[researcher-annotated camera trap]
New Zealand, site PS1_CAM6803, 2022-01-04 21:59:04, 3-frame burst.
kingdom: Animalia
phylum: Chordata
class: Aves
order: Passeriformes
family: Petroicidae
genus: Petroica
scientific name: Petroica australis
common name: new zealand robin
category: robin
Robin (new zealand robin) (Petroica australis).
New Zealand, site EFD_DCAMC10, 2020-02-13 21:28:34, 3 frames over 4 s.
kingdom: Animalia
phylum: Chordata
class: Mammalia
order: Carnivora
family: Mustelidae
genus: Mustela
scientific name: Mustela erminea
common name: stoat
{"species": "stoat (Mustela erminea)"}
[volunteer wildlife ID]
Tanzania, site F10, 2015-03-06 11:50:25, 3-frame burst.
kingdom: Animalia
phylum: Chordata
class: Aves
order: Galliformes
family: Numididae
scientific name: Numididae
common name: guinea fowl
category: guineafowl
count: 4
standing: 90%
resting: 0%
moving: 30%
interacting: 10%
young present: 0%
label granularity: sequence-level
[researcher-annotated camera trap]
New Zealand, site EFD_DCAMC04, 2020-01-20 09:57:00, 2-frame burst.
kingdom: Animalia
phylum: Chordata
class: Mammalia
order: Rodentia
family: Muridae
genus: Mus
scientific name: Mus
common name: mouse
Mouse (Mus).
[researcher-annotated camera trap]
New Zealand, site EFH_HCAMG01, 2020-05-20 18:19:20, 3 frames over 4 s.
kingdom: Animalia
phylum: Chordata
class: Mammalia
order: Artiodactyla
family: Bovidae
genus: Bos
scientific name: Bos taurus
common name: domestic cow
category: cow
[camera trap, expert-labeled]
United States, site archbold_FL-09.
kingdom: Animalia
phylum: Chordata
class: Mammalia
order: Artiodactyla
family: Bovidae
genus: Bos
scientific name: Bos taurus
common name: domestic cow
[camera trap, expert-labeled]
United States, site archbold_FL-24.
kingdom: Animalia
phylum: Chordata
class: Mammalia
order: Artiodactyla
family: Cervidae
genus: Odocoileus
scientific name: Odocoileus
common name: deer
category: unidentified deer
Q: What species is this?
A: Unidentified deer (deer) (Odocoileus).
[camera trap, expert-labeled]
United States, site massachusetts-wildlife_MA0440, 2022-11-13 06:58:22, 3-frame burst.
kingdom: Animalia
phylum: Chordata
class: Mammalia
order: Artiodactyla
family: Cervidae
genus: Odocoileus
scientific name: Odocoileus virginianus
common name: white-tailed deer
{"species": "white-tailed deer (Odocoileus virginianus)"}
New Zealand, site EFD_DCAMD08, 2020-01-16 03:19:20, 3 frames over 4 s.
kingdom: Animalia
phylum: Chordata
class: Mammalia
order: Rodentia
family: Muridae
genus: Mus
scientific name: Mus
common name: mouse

> Task item
Which lines in the records above contain the word "over"? Return each of them.

> Task result
New Zealand, site EFD_DCAMC10, 2020-02-13 21:28:34, 3 frames over 4 s.
New Zealand, site EFH_HCAMG01, 2020-05-20 18:19:20, 3 frames over 4 s.
New Zealand, site EFD_DCAMD08, 2020-01-16 03:19:20, 3 frames over 4 s.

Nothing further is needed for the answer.